| GIVEN PASSAGE |
BEGIN

Q: Climate change is a theme that runs through many of the stories in “In-Flight Entertainment.” Was this a conscious decision on your part, or did the environmental themes develop within each story organically?
A: No, I don’t think it was a conscious decision, and I know I’m not interested in writing polemic (my view being, Why would anyone want to know my views on climate change? They’re no more illuminating than anyone else’s!). But it’s always enjoyable when you’re writing to zoom in on what’s currently uncomfortable, and I’d noticed that one such usefully touchy subject now is whether we ought to cut back on air travel for the sake of the future. This suggestion never fails to annoy. That’s what started me off, I think; then, over several years, I found myself returning to the subject from different angles, treating it as a love story, a dramatic monologue, a satirical comedy, a sales pitch and a dystopian diary. They’re all here in this collection.
Interestingly enough, the short story form is particularly good for uncomfortable or edgy subjects like this because it doesn’t allow you to sink down or lose yourself. When you read a novel, it feels natural to hand yourself over and suspend your critical faculties—you’re lulled and dulled as (on the whole) less is demanded of you. Whereas reading a short story you have to stay alert; it’s more of a performance. Ideal for an awkward theme like climate change…
Q: In a discussion of your previous collection, you wrote that the only rule you’d been able to come up with for short stories is: “Something’s got to happen but not too much.” Do you still find this to be true? Do readers ever write to you wanting to know what happened next to the characters in a story?
A: Yes, I think that still holds true for me. It’s almost impossible to lay down the law about the short story form because it’s capable of such variety. That’s also why story collections are harder to sell, of course—because of their very variousness they’re far more difficult to describe or review than novels. With a collection of stories of varied tone and voices and different subject areas, how is it possible to sum it up in a few words?

END

| DATA PROVIDED |
BEGIN

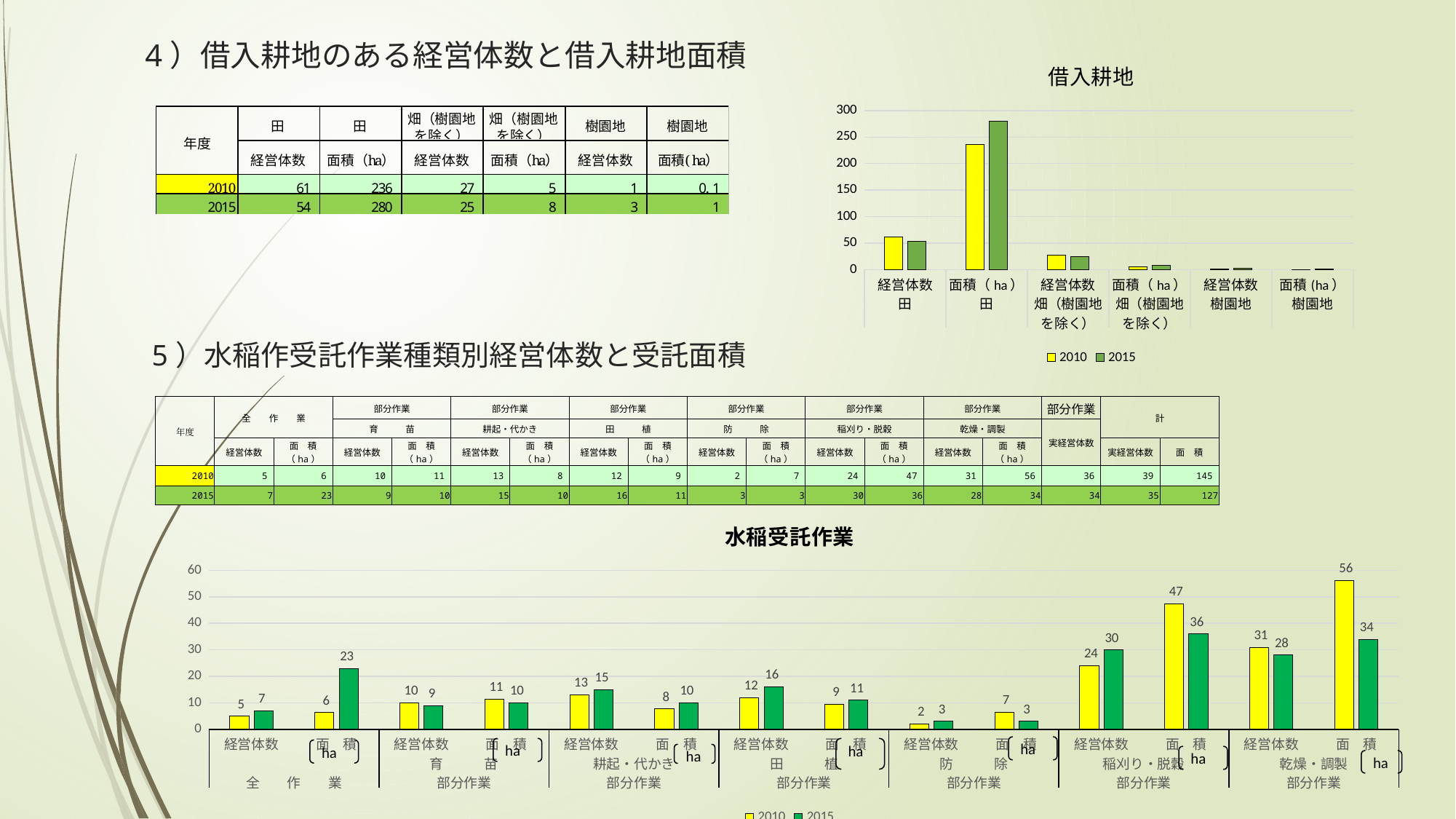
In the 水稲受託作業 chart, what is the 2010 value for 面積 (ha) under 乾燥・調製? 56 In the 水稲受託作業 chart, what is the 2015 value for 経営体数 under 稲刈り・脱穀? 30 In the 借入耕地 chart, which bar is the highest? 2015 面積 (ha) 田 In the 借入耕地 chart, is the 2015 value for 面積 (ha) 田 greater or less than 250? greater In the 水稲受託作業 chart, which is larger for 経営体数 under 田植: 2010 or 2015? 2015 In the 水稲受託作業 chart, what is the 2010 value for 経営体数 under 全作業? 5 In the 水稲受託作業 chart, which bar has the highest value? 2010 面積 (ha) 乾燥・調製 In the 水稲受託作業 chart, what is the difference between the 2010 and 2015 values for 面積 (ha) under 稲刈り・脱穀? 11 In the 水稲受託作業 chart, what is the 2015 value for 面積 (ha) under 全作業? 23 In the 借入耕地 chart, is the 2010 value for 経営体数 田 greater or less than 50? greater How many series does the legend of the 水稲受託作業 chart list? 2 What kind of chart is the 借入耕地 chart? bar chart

END
BEGIN

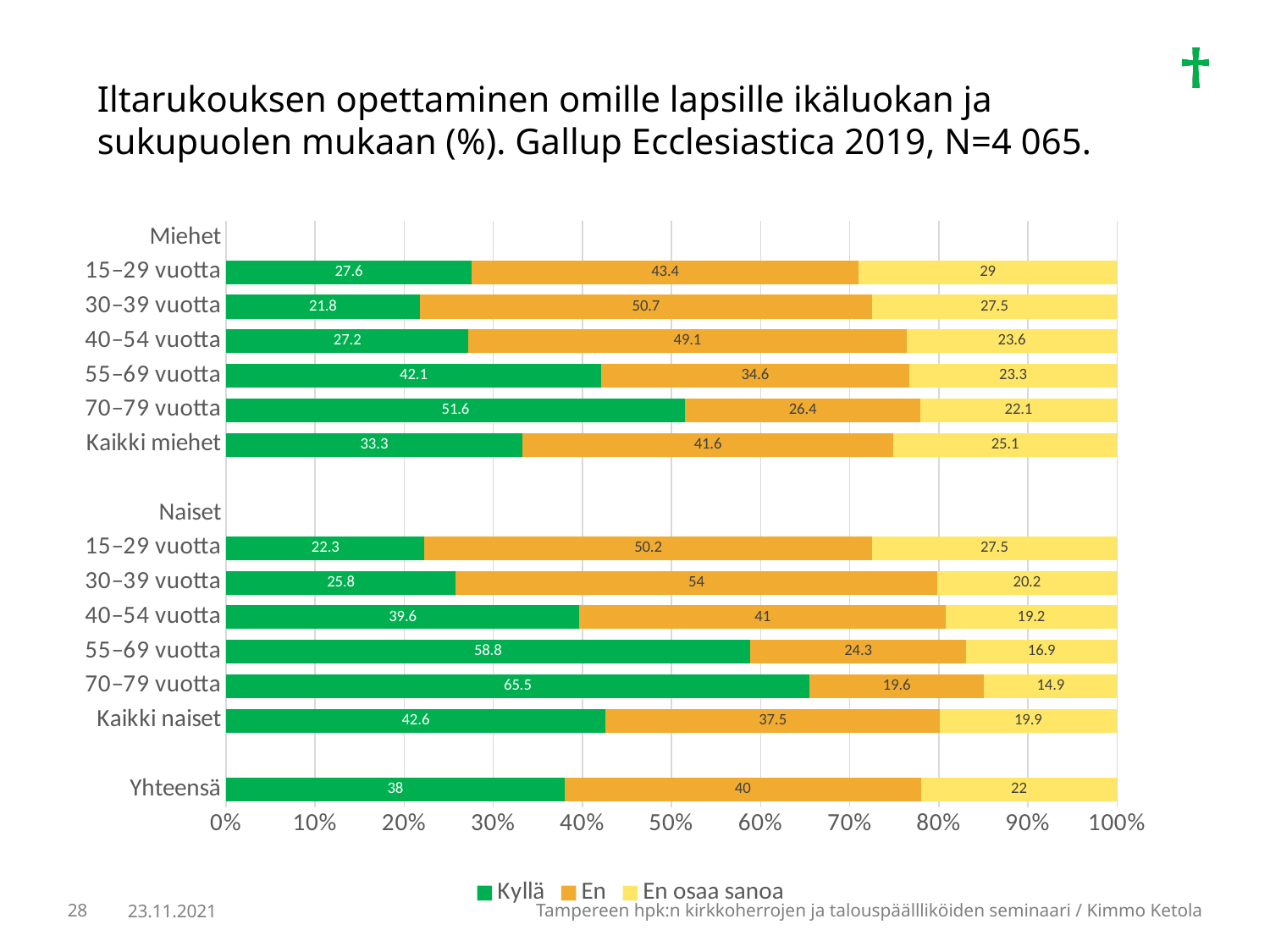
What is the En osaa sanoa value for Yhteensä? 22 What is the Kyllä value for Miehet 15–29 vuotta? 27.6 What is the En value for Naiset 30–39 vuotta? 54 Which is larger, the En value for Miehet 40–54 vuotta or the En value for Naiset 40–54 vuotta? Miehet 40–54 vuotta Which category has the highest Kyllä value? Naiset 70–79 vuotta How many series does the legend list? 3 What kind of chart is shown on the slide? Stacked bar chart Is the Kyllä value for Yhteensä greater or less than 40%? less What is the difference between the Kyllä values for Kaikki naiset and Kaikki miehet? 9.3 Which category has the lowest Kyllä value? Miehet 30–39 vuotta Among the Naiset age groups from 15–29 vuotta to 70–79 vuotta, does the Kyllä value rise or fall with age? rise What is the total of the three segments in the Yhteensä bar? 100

END
BEGIN

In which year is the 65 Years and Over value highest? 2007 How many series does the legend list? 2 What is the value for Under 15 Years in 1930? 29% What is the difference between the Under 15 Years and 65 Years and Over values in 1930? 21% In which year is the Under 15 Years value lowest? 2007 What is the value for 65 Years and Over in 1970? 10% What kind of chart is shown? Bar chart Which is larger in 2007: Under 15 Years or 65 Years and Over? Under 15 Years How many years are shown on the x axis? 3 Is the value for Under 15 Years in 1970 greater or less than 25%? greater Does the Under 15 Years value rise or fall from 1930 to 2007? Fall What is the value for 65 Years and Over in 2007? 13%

END

| WORK REQUIRED |
Quote the interview word for word, from "Interestingly enough, the" up to and including "in a story?".

| COMPLETED TASK |
Interestingly enough, the short story form is particularly good for uncomfortable or edgy subjects like this because it doesn’t allow you to sink down or lose yourself. When you read a novel, it feels natural to hand yourself over and suspend your critical faculties—you’re lulled and dulled as (on the whole) less is demanded of you. Whereas reading a short story you have to stay alert; it’s more of a performance. Ideal for an awkward theme like climate change…
Q: In a discussion of your previous collection, you wrote that the only rule you’d been able to come up with for short stories is: “Something’s got to happen but not too much.” Do you still find this to be true? Do readers ever write to you wanting to know what happened next to the characters in a story?